+++ EXTRAIT DU DOCUMENT +++
Raciste, Bardot ? Oui, elle a débordé. Elle a tenu des propos choquants, critiquant violemment des traditions de sacrifices des animaux dans certaines cultures. Avec beaucoup d’émotion, démontrant encore une fois sa sincérité dans ce documentaire où elle apparaît à l’écran toujours de dos, elle demande pardon. Et puis il y a autre chose, qui vient encore de son cœur : Joséphine Baker. Maison menacée de destruction, ses onze enfants au bord de la rue. Une seule qui bouge, une seule qui crie à l’injustice : Bardot. Insaisissable, entre maladresse et grandeur, prête à tout pour l’autre, quand sa boussole intérieure hurle. Joséphine Baker témoigne : éternelle gratitude pour cette femme qui, sous les projecteurs, n’a jamais hésité à s’exposer.
+++
■ **QUESTION COURTE A**
Répondez brièvement à ces questions sur l'extrait consacré à Bardot.
(i) Comment Bardot apparaît-elle à l'écran dans le documentaire ?
(ii) Combien d'enfants de Joséphine Baker se retrouvent au bord de la rue ?
(iii) Qu'éprouve Joséphine Baker envers Bardot, d'après son témoignage ?
■ **QUESTION COURTE B**
Poursuivez l'extrait sur Bardot au-delà de sa dernière phrase.
Les lignes qui suivent viennent d'une autre source.
+++ DONNÉES FOURNIES +++
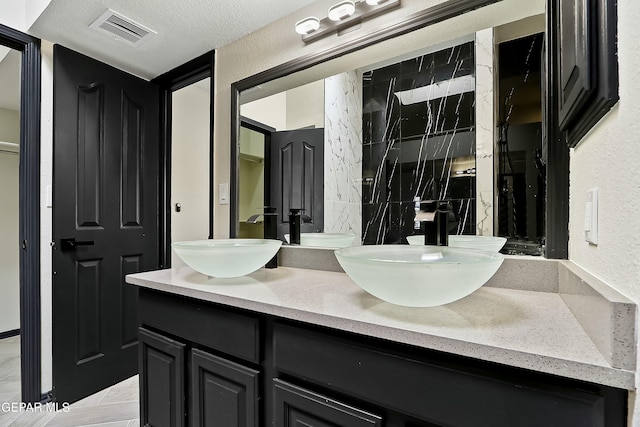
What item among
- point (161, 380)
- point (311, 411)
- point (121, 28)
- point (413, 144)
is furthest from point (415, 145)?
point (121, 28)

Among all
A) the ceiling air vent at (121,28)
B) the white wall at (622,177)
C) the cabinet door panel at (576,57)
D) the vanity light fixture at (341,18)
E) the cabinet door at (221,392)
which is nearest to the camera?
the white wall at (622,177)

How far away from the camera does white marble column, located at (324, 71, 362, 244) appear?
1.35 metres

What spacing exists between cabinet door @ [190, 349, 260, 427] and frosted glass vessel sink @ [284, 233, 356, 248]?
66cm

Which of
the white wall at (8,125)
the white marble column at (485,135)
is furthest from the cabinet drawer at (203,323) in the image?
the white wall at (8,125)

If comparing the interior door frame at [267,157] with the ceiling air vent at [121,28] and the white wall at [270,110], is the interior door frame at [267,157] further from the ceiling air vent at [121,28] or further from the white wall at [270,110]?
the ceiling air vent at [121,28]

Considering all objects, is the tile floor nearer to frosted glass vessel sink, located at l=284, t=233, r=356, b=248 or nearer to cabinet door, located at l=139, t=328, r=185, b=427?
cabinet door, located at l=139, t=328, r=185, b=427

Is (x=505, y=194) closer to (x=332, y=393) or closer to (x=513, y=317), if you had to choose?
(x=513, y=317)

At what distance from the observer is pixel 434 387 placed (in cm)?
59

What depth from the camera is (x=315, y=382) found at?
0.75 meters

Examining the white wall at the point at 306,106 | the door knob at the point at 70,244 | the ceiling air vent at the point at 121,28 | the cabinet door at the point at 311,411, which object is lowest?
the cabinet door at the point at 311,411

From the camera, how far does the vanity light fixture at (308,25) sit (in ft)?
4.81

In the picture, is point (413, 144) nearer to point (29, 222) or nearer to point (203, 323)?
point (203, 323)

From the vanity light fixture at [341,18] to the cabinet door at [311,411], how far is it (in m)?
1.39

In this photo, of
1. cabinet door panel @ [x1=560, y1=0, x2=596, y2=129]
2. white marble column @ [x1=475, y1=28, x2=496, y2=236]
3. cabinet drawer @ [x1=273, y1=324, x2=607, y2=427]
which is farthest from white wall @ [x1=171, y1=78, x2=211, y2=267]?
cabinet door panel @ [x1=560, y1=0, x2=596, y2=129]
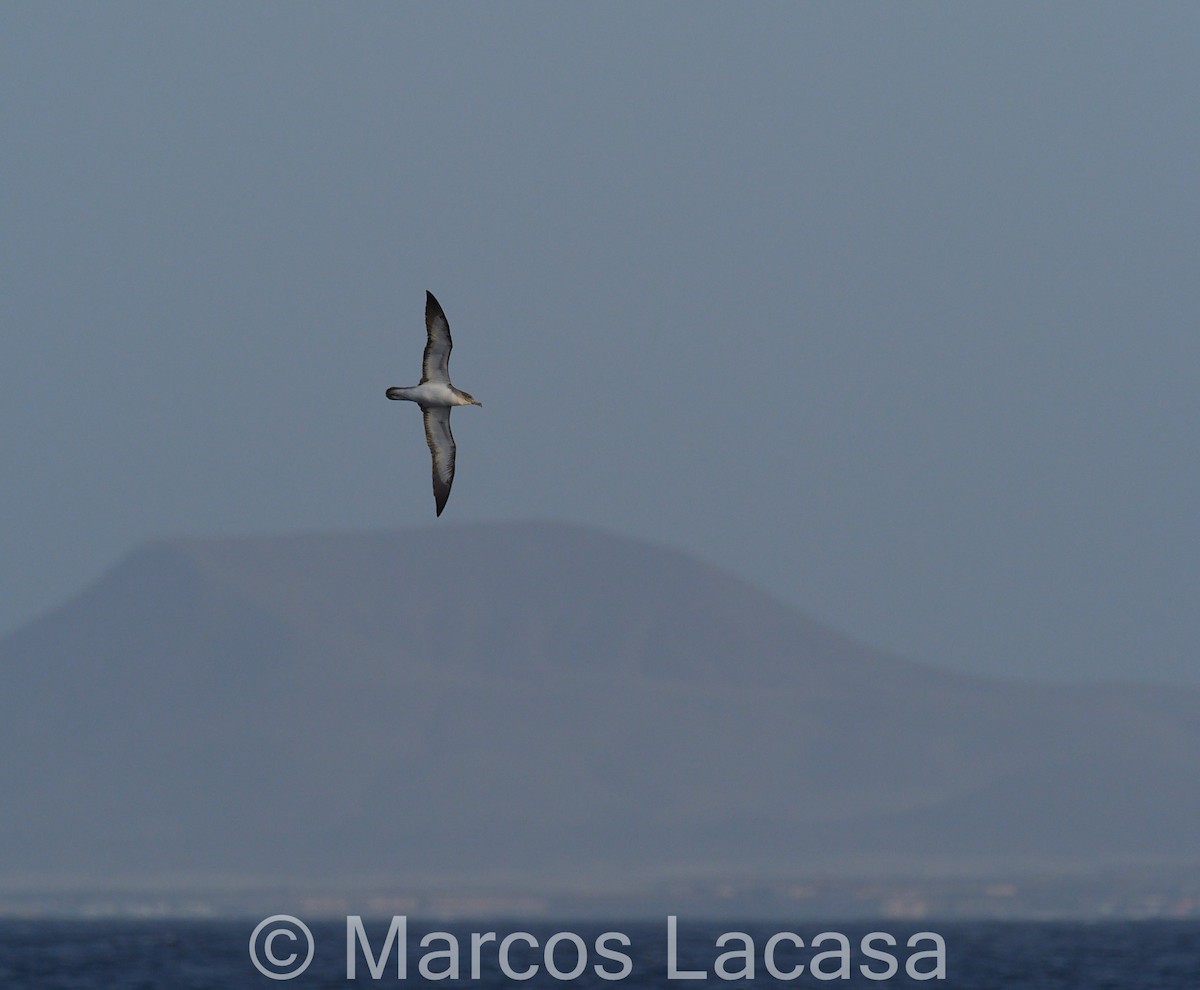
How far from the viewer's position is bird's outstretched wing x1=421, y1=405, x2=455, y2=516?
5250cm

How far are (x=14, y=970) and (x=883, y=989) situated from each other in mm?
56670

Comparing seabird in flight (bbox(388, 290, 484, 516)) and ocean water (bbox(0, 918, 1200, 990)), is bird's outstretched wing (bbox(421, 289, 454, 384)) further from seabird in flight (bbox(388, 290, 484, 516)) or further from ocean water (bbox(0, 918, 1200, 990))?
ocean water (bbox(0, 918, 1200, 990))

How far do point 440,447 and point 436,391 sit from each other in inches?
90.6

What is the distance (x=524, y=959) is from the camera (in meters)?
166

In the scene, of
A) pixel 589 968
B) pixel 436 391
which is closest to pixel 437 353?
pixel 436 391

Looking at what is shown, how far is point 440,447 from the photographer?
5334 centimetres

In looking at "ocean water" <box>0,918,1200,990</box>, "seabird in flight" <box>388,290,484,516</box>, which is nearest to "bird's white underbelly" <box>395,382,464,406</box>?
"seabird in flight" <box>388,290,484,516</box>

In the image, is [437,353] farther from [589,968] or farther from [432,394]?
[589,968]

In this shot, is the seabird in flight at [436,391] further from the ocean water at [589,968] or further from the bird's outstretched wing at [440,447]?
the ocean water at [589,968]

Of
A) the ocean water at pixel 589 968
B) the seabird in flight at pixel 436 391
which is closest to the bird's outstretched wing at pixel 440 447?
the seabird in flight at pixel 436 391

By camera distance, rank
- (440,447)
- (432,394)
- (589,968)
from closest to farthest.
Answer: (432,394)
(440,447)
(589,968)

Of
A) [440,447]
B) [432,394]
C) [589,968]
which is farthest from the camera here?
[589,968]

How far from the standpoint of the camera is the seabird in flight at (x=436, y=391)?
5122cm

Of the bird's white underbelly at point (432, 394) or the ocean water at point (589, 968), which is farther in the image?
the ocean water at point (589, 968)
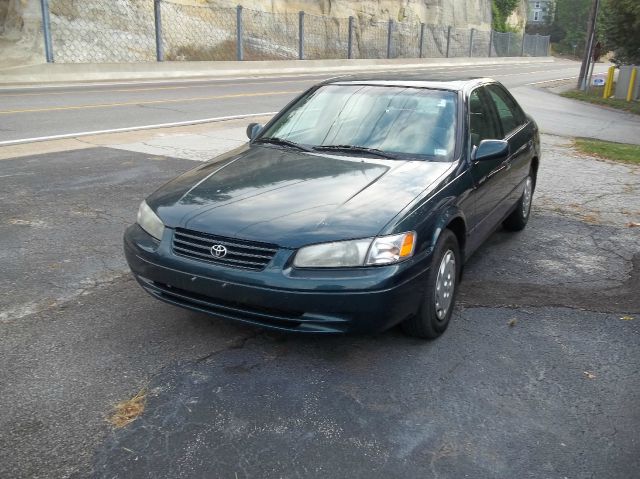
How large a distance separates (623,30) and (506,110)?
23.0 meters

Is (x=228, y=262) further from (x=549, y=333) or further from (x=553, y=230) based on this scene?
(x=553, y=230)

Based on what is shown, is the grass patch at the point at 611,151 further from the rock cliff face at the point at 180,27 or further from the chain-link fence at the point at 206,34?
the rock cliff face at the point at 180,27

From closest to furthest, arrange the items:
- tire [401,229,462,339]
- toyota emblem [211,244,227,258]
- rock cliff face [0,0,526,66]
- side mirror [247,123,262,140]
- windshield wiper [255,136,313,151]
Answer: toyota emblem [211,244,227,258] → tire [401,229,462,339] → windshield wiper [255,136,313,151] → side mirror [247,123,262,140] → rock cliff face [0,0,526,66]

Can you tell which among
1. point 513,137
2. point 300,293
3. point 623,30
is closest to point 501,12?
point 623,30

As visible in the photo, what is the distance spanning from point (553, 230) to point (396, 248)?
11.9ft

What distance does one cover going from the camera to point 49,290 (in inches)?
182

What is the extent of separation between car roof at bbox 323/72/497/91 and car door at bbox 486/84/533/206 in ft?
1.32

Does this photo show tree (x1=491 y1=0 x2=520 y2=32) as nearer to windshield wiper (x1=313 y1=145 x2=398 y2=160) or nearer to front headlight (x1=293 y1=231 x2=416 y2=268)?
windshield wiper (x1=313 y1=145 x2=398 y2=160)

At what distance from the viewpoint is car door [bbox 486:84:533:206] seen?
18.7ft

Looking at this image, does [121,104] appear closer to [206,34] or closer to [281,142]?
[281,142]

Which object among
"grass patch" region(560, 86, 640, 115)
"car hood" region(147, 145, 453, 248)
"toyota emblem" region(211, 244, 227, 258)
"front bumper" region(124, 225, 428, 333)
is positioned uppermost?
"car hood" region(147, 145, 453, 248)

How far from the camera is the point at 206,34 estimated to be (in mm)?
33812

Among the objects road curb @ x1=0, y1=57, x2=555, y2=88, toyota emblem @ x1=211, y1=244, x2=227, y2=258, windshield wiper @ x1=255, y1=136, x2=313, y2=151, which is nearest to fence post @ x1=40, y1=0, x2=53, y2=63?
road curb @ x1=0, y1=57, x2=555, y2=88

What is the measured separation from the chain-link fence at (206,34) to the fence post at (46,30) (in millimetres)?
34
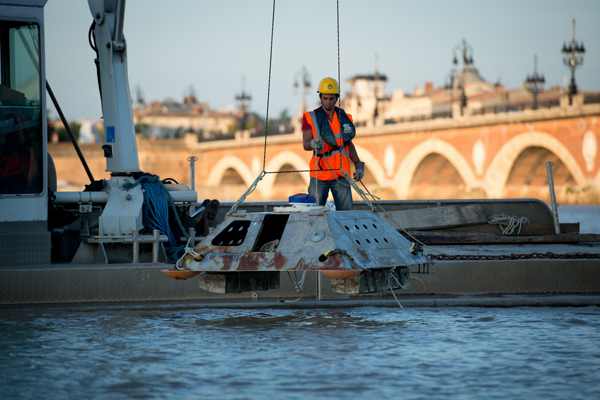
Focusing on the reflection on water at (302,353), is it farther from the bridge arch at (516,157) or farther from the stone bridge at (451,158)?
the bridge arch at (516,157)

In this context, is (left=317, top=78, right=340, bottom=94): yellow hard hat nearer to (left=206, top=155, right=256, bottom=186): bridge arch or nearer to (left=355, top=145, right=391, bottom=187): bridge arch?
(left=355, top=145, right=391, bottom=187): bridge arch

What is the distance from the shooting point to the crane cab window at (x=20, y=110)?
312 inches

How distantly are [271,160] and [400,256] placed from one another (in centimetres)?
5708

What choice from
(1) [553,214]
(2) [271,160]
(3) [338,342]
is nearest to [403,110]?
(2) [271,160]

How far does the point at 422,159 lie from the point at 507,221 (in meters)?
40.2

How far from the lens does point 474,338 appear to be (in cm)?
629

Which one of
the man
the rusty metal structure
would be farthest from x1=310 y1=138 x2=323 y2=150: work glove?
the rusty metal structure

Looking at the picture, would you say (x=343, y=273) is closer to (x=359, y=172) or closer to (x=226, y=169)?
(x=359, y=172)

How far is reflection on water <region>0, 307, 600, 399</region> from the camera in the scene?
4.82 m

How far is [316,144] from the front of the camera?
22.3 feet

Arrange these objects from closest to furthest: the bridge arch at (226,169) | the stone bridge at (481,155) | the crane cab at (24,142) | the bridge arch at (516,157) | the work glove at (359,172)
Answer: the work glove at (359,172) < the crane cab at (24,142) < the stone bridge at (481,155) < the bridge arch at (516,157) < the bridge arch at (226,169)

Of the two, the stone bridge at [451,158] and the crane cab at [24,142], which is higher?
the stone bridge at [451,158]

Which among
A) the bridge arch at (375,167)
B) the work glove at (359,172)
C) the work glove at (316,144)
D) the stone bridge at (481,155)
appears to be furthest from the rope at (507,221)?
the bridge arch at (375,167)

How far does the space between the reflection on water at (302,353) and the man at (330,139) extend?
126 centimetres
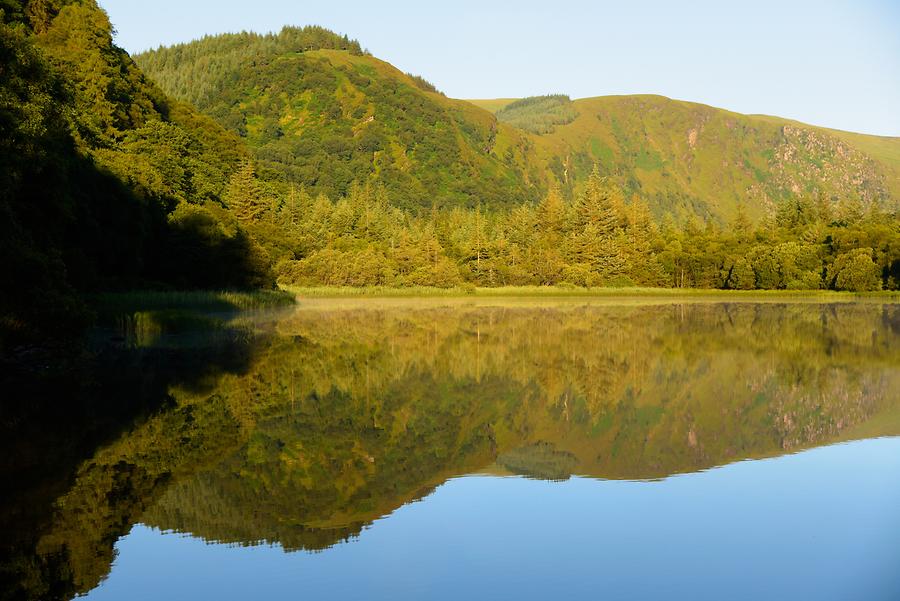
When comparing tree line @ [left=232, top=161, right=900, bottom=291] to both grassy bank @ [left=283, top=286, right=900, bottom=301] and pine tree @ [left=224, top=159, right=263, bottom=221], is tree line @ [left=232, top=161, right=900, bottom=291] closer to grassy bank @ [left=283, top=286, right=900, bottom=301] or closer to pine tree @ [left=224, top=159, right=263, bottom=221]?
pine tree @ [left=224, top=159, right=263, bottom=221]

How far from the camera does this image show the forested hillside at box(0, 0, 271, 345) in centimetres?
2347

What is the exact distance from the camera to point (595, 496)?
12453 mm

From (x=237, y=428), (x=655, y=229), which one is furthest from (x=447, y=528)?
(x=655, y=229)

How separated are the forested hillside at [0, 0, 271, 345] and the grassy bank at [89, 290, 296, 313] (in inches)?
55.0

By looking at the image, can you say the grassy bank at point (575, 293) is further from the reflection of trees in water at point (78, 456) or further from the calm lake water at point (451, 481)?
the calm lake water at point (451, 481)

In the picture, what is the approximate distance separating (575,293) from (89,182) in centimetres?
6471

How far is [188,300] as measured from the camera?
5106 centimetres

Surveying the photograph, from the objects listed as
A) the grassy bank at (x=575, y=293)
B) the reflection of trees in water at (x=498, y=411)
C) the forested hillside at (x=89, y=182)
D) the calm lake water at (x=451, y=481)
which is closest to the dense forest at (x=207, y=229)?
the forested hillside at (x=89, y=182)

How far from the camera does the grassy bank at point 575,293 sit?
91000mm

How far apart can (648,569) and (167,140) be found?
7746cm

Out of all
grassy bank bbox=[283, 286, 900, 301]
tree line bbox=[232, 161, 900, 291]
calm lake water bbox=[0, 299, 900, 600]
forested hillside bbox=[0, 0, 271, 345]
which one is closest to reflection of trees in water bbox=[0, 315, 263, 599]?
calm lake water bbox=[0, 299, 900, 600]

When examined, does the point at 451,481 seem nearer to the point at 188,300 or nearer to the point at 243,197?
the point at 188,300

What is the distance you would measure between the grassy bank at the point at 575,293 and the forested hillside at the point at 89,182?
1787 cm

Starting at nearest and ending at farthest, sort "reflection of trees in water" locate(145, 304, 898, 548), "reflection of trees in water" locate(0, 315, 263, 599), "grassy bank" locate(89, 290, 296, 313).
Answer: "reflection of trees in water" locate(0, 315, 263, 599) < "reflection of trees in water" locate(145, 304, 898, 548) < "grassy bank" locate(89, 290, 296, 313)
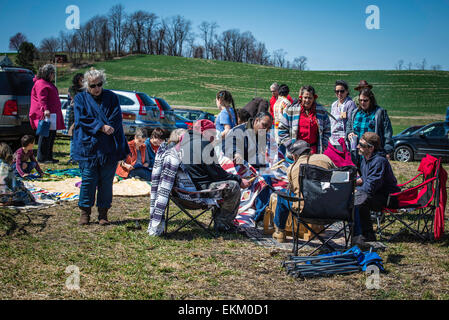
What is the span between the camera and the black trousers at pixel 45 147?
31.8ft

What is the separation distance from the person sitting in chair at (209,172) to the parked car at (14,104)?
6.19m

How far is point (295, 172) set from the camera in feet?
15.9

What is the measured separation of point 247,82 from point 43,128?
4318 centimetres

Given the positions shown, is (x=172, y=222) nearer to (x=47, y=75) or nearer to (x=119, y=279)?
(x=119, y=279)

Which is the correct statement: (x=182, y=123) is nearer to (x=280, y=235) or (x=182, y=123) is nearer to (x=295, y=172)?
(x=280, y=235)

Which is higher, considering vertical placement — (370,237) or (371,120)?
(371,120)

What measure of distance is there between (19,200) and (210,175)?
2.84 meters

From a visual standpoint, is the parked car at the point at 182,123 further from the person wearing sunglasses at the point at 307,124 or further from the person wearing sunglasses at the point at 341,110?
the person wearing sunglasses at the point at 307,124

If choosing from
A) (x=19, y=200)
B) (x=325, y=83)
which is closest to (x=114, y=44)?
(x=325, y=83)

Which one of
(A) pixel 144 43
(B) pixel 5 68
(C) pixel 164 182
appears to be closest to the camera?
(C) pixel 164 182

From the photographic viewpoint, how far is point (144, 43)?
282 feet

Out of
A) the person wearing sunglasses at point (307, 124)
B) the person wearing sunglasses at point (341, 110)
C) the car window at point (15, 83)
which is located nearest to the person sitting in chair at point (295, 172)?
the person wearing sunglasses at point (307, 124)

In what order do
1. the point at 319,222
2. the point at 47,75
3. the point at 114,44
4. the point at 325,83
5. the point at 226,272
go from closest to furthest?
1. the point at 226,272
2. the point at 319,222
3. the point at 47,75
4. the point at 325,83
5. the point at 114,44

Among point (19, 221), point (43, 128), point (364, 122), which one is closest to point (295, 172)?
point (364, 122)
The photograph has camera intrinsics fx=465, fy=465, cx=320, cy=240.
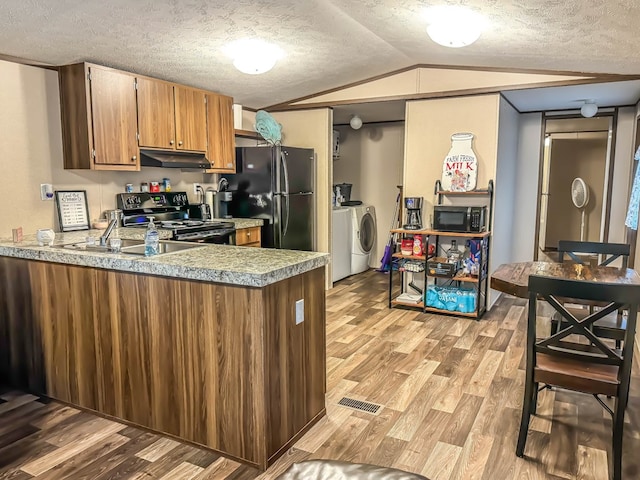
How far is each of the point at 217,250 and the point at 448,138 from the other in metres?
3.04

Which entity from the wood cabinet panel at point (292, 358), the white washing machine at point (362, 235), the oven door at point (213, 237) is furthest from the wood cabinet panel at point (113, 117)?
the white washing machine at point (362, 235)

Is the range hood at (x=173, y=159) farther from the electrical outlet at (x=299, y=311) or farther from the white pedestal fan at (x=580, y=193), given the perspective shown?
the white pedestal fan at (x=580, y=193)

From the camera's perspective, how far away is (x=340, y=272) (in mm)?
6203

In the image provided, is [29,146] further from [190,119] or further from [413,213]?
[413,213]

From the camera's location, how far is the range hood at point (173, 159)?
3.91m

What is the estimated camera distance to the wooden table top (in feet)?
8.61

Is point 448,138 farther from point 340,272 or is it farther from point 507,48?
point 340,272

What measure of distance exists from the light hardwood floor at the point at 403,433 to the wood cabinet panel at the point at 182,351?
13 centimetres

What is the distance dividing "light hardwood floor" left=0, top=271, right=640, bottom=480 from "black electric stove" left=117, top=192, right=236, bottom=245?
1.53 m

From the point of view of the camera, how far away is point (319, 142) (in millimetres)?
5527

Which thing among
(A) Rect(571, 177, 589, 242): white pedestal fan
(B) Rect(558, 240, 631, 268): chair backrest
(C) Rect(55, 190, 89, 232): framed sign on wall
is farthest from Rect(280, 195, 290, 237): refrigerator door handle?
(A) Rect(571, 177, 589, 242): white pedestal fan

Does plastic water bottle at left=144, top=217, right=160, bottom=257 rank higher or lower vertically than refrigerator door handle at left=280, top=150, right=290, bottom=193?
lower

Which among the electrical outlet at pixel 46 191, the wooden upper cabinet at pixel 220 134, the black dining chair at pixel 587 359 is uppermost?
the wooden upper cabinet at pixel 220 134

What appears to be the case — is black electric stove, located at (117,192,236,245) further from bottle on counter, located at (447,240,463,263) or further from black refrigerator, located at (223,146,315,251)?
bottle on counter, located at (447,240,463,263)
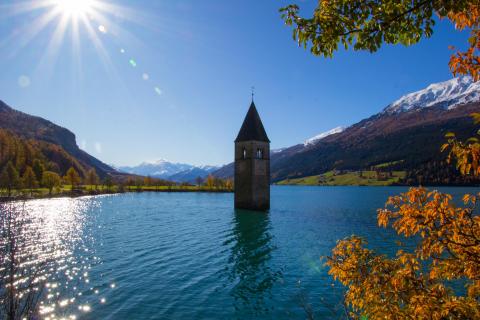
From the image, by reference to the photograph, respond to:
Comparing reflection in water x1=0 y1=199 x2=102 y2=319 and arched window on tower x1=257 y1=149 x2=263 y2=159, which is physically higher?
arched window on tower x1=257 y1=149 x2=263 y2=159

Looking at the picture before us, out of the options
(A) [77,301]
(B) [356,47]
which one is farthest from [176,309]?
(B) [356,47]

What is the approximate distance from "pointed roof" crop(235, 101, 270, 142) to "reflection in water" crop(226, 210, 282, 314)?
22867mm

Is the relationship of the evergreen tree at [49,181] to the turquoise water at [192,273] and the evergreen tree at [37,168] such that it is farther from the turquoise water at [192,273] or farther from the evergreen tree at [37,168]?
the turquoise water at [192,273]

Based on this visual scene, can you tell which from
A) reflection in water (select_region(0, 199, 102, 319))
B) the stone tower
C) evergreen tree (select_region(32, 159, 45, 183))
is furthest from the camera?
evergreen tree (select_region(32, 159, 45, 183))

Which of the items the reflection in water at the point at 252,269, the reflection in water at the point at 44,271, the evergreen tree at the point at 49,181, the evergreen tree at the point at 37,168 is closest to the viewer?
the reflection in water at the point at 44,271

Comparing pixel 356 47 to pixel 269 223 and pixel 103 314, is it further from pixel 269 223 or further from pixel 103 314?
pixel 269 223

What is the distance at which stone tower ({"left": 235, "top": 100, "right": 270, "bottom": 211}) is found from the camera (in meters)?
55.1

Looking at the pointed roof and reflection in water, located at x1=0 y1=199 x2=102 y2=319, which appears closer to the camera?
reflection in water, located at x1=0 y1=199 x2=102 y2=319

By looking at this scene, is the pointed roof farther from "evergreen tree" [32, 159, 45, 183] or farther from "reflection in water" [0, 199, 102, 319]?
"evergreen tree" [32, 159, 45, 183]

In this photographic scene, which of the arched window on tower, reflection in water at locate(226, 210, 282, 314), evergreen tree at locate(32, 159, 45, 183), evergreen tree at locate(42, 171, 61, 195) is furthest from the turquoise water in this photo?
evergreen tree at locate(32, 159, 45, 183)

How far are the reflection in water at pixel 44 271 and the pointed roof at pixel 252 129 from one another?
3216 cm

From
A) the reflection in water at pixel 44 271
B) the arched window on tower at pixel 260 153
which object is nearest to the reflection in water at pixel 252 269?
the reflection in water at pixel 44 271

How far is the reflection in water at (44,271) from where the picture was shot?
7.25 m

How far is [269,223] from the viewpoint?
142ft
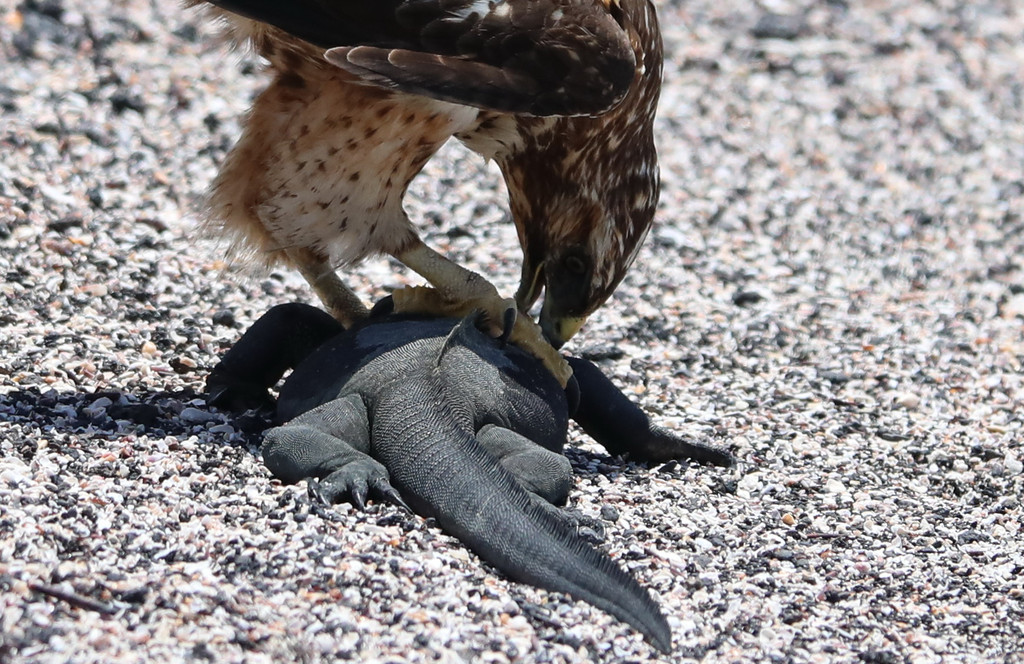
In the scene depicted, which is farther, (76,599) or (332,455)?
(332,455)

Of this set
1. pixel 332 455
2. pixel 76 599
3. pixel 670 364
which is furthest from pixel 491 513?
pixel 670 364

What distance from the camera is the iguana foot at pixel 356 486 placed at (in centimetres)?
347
+++
■ **BONNE RÉPONSE A**
(i) Toujours de dos.
(ii) Onze.
(iii) Une éternelle gratitude.

■ **BONNE RÉPONSE B**
Féministe, Bardot ? Non, elle n’a jamais joué la carte militante revendiquée. Mais elle dérange, encore et toujours. Parce qu’elle fonce dedans, sans pitié pour les clichés. Elle montre son corps, elle vend sa beauté, elle pousse les préjugés moralistes à l’extrême. « Créature du diable », la cloue le Vatican. Mais qui est vraiment le diable ? La femme qui revendique son corps, sa liberté, et hurle pour les bêtes, ou bien ceux qui s’autorisent à juger, tout en massacrant éhontément la planète et la vie qu’elle porte ? Toujours excessive, jamais tiède, Bardot est incontrôlable, dérangeante, mais entière. On l’aime ou on la hait, mais elle reste là, à hurler, à bousculer, pendant que tant d’autres se taisent gentiment. C’est peut-être ça, le vrai courage. Preuve en est, c’est au plus haut de son apogée en 1973 qu’elle quitte définitivement le cinéma. Sa carrière aura duré une vingtaine d’années seulement. Sa plus grande fierté ? Sa Fondation pour la protection des animaux. Une leçon d’humanité qui déjoue les codes et qui fait du bien à regarder. Ni sainte ni diablesse, juste une femme qui a fait de sa beauté une arme et de ses failles un étendard. Elle ne joue pas les modèles, elle débarrasse la table. Une star ? Non. Un rappel : vivre libre, ça se paye.
Bardot, un film réalisé par Alain Berliner et Elora Thevenet. En salle le 3 décembre
Visuel : Affiche du film.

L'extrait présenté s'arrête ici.